Format every line of the entries below as a numbered list, leaving out the blank lines and the picture lines.
++++ EXERCISE INPUT
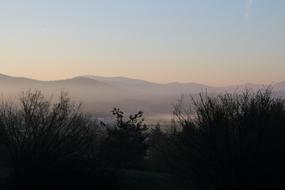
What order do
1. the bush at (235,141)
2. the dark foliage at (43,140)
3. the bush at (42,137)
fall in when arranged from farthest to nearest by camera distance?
the bush at (42,137) < the dark foliage at (43,140) < the bush at (235,141)

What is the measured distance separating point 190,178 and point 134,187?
336cm

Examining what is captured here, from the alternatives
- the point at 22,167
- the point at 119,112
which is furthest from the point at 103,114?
the point at 22,167

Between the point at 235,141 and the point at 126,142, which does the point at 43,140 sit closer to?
the point at 235,141

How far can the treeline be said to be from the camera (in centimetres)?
1798

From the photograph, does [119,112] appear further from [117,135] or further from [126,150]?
[126,150]

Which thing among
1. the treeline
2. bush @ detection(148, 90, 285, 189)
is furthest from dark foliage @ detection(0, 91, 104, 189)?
bush @ detection(148, 90, 285, 189)

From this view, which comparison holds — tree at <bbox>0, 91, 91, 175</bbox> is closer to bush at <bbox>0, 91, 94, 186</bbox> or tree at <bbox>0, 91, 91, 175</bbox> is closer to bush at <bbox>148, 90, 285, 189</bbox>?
bush at <bbox>0, 91, 94, 186</bbox>

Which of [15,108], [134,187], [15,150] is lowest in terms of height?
[134,187]

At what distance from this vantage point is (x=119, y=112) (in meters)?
46.9

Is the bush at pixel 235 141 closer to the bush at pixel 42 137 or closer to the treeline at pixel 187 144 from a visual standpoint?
the treeline at pixel 187 144

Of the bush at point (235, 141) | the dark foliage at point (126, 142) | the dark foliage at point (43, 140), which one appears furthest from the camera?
the dark foliage at point (126, 142)

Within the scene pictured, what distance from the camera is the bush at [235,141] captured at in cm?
1789

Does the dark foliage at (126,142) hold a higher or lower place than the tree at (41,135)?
lower

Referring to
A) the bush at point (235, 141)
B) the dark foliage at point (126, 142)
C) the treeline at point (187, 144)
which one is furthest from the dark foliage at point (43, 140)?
the dark foliage at point (126, 142)
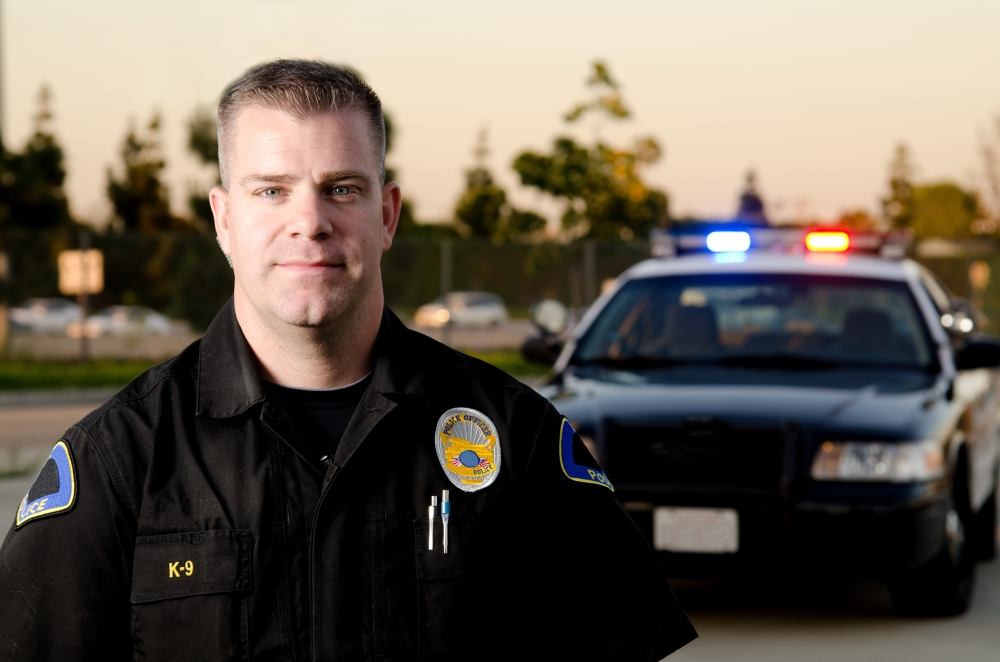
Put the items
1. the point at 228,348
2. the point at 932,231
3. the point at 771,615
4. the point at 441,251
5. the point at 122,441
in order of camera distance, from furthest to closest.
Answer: the point at 932,231 < the point at 441,251 < the point at 771,615 < the point at 228,348 < the point at 122,441

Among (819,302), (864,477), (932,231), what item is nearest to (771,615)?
(864,477)

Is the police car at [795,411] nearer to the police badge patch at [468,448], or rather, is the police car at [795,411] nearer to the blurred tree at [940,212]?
the police badge patch at [468,448]

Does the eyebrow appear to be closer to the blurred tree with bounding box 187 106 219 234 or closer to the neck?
the neck

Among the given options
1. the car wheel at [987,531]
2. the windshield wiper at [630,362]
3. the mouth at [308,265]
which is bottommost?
the car wheel at [987,531]

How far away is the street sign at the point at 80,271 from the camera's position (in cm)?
2646

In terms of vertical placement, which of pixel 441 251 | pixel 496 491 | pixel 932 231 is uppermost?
pixel 496 491

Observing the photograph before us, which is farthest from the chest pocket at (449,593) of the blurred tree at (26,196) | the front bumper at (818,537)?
the blurred tree at (26,196)

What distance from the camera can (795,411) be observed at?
6.95m

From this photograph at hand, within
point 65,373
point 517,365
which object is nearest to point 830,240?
point 65,373

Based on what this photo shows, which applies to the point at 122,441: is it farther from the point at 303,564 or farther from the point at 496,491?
the point at 496,491

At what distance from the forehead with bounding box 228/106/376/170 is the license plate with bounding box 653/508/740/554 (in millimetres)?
4397

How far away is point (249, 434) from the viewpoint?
2.55 m

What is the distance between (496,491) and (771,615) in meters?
5.04

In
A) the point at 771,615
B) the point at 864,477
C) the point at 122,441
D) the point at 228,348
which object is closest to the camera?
the point at 122,441
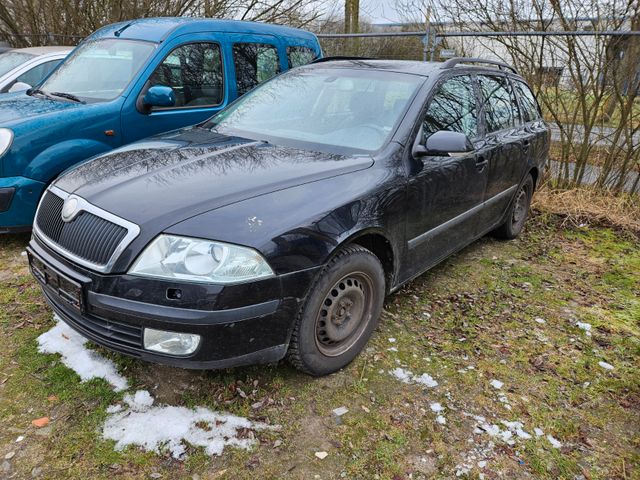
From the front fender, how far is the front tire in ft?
Answer: 9.16

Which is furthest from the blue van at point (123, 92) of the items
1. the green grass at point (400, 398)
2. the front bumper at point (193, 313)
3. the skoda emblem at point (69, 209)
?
the front bumper at point (193, 313)

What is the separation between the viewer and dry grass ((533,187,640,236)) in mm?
6168

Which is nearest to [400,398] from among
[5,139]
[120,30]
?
[5,139]

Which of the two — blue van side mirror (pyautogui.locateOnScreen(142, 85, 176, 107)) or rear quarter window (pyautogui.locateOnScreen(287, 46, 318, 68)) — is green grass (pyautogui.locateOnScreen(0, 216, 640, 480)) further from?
rear quarter window (pyautogui.locateOnScreen(287, 46, 318, 68))

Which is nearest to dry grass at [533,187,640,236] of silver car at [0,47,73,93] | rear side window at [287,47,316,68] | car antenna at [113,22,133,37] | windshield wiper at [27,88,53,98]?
rear side window at [287,47,316,68]

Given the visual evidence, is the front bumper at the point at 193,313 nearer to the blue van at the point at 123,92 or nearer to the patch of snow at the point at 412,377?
the patch of snow at the point at 412,377

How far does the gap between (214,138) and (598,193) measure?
5.66 m

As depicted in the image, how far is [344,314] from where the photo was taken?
286cm

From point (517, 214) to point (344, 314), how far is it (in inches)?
128

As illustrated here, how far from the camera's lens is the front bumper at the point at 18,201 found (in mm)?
3924

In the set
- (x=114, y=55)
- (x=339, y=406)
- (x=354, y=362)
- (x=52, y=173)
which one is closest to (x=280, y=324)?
(x=339, y=406)

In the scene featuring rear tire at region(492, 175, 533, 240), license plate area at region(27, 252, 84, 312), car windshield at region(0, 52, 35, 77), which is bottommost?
rear tire at region(492, 175, 533, 240)

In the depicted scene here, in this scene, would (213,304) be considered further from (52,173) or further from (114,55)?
(114,55)

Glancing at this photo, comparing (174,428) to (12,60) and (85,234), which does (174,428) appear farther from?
(12,60)
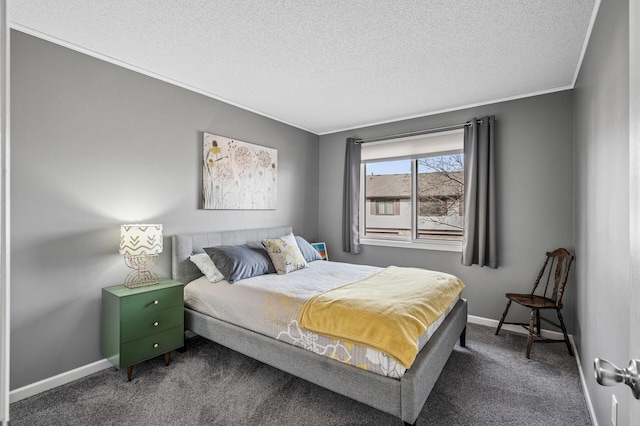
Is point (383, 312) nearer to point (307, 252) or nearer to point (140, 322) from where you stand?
point (140, 322)

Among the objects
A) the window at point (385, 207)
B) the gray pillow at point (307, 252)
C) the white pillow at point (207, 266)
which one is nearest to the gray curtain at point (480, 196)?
the window at point (385, 207)

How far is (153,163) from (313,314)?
83.0 inches

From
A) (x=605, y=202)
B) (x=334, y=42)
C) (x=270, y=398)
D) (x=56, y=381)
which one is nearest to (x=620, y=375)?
(x=605, y=202)

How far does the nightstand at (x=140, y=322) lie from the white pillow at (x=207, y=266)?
0.30 m

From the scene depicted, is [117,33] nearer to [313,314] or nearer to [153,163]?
[153,163]

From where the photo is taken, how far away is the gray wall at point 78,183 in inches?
++++++++
→ **WRITTEN RESPONSE**
1. What order do
2. 1. the bush at (235,141)
3. 2. the dark foliage at (43,140)
4. 3. the bush at (42,137)
5. fall in when arranged from farthest to nearest by camera distance?
6. the bush at (42,137) < the dark foliage at (43,140) < the bush at (235,141)
7. What is the measured distance separating point 190,178 and point 134,187?
8. 336cm
9. Examining what is captured here, from the alternatives
10. - the point at 22,167
11. - the point at 119,112
12. which is furthest from the point at 103,114?
13. the point at 22,167
14. Between the point at 235,141 and the point at 126,142, which does the point at 43,140 sit closer to?
15. the point at 235,141
16. How far can the treeline be said to be from the camera (in centimetres)?
17. 1798
18. From the photograph, does [119,112] appear further from [117,135] or further from [126,150]?
19. [126,150]
20. Which thing among
21. 1. the treeline
22. 2. bush @ detection(148, 90, 285, 189)
23. is furthest from dark foliage @ detection(0, 91, 104, 189)?
24. bush @ detection(148, 90, 285, 189)
25. From this view, which comparison holds — tree at <bbox>0, 91, 91, 175</bbox> is closer to bush at <bbox>0, 91, 94, 186</bbox> or tree at <bbox>0, 91, 91, 175</bbox> is closer to bush at <bbox>148, 90, 285, 189</bbox>?
26. bush at <bbox>0, 91, 94, 186</bbox>
27. Which of [15,108], [134,187], [15,150] is lowest in terms of height?
28. [134,187]
29. At what distance from this vantage point is (x=119, y=112) (in meters)?
30. 46.9
31. Is the bush at pixel 235 141 closer to the bush at pixel 42 137 or closer to the treeline at pixel 187 144 from a visual standpoint?
32. the treeline at pixel 187 144
33. Of the bush at point (235, 141) | the dark foliage at point (126, 142) | the dark foliage at point (43, 140), which one appears furthest from the camera?
34. the dark foliage at point (126, 142)
35. Within the scene pictured, what distance from the camera is the bush at [235,141] captured at in cm?
36. 1789
37. Does the dark foliage at (126,142) hold a higher or lower place than the tree at (41,135)?
38. lower
39. Referring to
40. A) the bush at point (235, 141)
41. B) the dark foliage at point (126, 142)
42. C) the treeline at point (187, 144)
43. which one is furthest from the dark foliage at point (43, 140)?
44. the dark foliage at point (126, 142)
45. Put the items
46. 1. the point at 228,348
47. 2. the point at 932,231
48. 3. the point at 771,615
49. 4. the point at 441,251
50. 5. the point at 122,441
51. in order of camera distance, from furthest to closest.
52. Answer: the point at 932,231 < the point at 441,251 < the point at 771,615 < the point at 228,348 < the point at 122,441
53. Among (819,302), (864,477), (932,231), what item is nearest to (771,615)?
54. (864,477)
55. Is the police car at [795,411] nearer to the police badge patch at [468,448], or rather, is the police car at [795,411] nearer to the blurred tree at [940,212]?
56. the police badge patch at [468,448]
57. Does the eyebrow appear to be closer to the blurred tree with bounding box 187 106 219 234 or closer to the neck?
58. the neck
59. Among the given options
60. 1. the car wheel at [987,531]
61. 2. the windshield wiper at [630,362]
62. 3. the mouth at [308,265]
63. which is bottommost?
64. the car wheel at [987,531]
65. How far away is the street sign at the point at 80,271 from the camera's position (in cm)?
66. 2646
67. In terms of vertical placement, which of pixel 441 251 | pixel 496 491 | pixel 932 231 is uppermost?
68. pixel 496 491
69. Observing the photograph before us, which is farthest from the chest pocket at (449,593) of the blurred tree at (26,196) | the front bumper at (818,537)?
70. the blurred tree at (26,196)
71. What distance from the camera can (795,411) be observed at?
72. 6.95m
73. From this photograph at hand, within
74. point 65,373
75. point 517,365
76. which object is nearest to point 830,240?
77. point 65,373
78. Based on what this photo shows, which applies to the point at 122,441: is it farther from the point at 303,564 or farther from the point at 496,491?
79. the point at 496,491
80. At what distance from the forehead with bounding box 228/106/376/170 is the license plate with bounding box 653/508/740/554 (in millimetres)?
81. 4397
82. How far away is point (249, 434) from the viewpoint?
83. 2.55 m
84. What is the distance between (496,491) and (771,615) in meters?
85. 5.04
86. In
87. A) the point at 771,615
88. B) the point at 864,477
89. C) the point at 122,441
90. D) the point at 228,348
91. which object is closest to the camera?
92. the point at 122,441
93. From the front fender, how far is the front tire in ft?
94. Answer: 9.16
95. Which is furthest from the blue van at point (123, 92) of the items
96. 1. the green grass at point (400, 398)
97. 2. the front bumper at point (193, 313)
98. 3. the skoda emblem at point (69, 209)
99. ?
100. the front bumper at point (193, 313)
101. What is the separation between the viewer and dry grass ((533,187,640,236)) in mm?
102. 6168
103. Which is nearest to [400,398] from among
104. [5,139]
105. [120,30]
106. ?
107. [5,139]
108. Which of the two — blue van side mirror (pyautogui.locateOnScreen(142, 85, 176, 107)) or rear quarter window (pyautogui.locateOnScreen(287, 46, 318, 68)) — is green grass (pyautogui.locateOnScreen(0, 216, 640, 480)) further from?
109. rear quarter window (pyautogui.locateOnScreen(287, 46, 318, 68))
110. Which is nearest to dry grass at [533,187,640,236] of silver car at [0,47,73,93] | rear side window at [287,47,316,68] | car antenna at [113,22,133,37] | windshield wiper at [27,88,53,98]?
111. rear side window at [287,47,316,68]
112. Given the visual evidence, is the front bumper at the point at 193,313 nearer to the blue van at the point at 123,92 or nearer to the patch of snow at the point at 412,377?
113. the patch of snow at the point at 412,377
114. How far does the gap between (214,138) and (598,193) measure?
115. 5.66 m
116. As depicted in the image, how far is [344,314] from where the photo was taken?
117. 286cm
118. From point (517, 214) to point (344, 314), how far is it (in inches)?
119. 128
120. As illustrated here, how far from the camera's lens is the front bumper at the point at 18,201 found (in mm)?
121. 3924
122. In the set
123. - (x=114, y=55)
124. - (x=339, y=406)
125. - (x=354, y=362)
126. - (x=52, y=173)
127. which one is closest to (x=280, y=324)?
128. (x=339, y=406)
129. In the scene featuring rear tire at region(492, 175, 533, 240), license plate area at region(27, 252, 84, 312), car windshield at region(0, 52, 35, 77), which is bottommost?
130. rear tire at region(492, 175, 533, 240)
131. In the depicted scene here, in this scene, would (213,304) be considered further from (52,173) or further from (114,55)?
132. (114,55)
133. Glancing at this photo, comparing (174,428) to (12,60) and (85,234), which does (174,428) appear farther from?
134. (12,60)
135. Is point (383, 312) nearer to point (307, 252) or nearer to point (140, 322) from where you stand?
136. point (140, 322)
137. Among the objects
138. A) the window at point (385, 207)
139. B) the gray pillow at point (307, 252)
140. C) the white pillow at point (207, 266)
141. which one is nearest to the gray curtain at point (480, 196)?
142. the window at point (385, 207)
143. How far is (153,163) from (313,314)?
144. 83.0 inches
145. From
146. A) (x=605, y=202)
147. B) (x=334, y=42)
148. C) (x=270, y=398)
149. D) (x=56, y=381)
150. which one is nearest to (x=620, y=375)?
151. (x=605, y=202)
152. How far does the nightstand at (x=140, y=322) lie from the white pillow at (x=207, y=266)?
153. 0.30 m
154. From the scene depicted, is [117,33] nearer to [313,314] or nearer to [153,163]?
155. [153,163]
156. From where the photo is taken, how far away is the gray wall at point 78,183 in inches?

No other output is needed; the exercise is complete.